Dekoracje na Kantaka jak przed laty
Wstępne zainteresowanie tematem ze strony urzędu miasta jest. Zgodził się również ZKZL, zarządzający kamienicami, między którymi pojawiłyby się dekoracje.
- Pomiędzy kamienicami mniej więcej na wysokości drugiego piętra, pomiędzy jedną stroną a drugą stroną ulicy byłyby rozciągnięte takie bazowe stalowe linki mocno przymocowane do elewacji, na których pojawiałyby się różne instalacje scenograficzne. Sama konstrukcja to nie jest wysoki koszt i tu mamy zagwarantowane środki. Mam nadzieję, że też Wydział Kultury będzie miał zagwarantowane środki na te rzeczy, na artystyczne promowanie tego i to też jest dla miasta fajne - mówi nam Maria Sokolnicka-Guzek ze Stowarzyszenia Plac Wolności.

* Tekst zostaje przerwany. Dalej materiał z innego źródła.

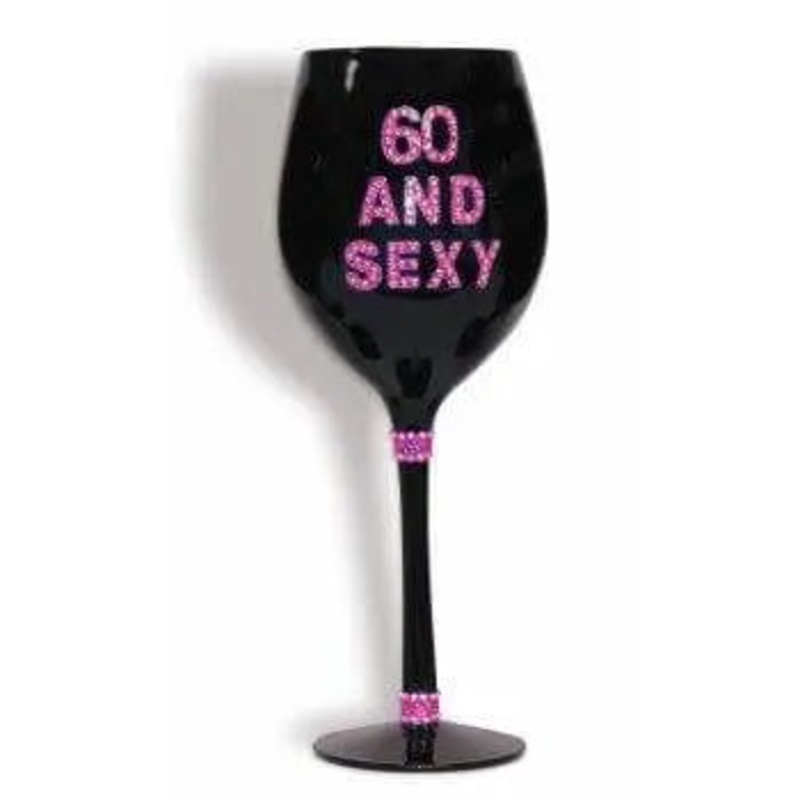 Wine Glass 60 & Sexy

Dekoracje miałby zmieniać się w tym miejscu kilka razy w roku. Z przestrzeni mógłby również korzystać zlokalizowany niedaleko Teatr Polski. Zaangażowanie w tworzenie dekoracji mieliby być również studenci uniwersytetu Artystycznego.
Ozdoby miałyby ponownie pojawić się na Kantaka w momencie zakończenia remontu na tej ulicy. Stowarzyszenie liczy, że uda się to do czerwca tego roku.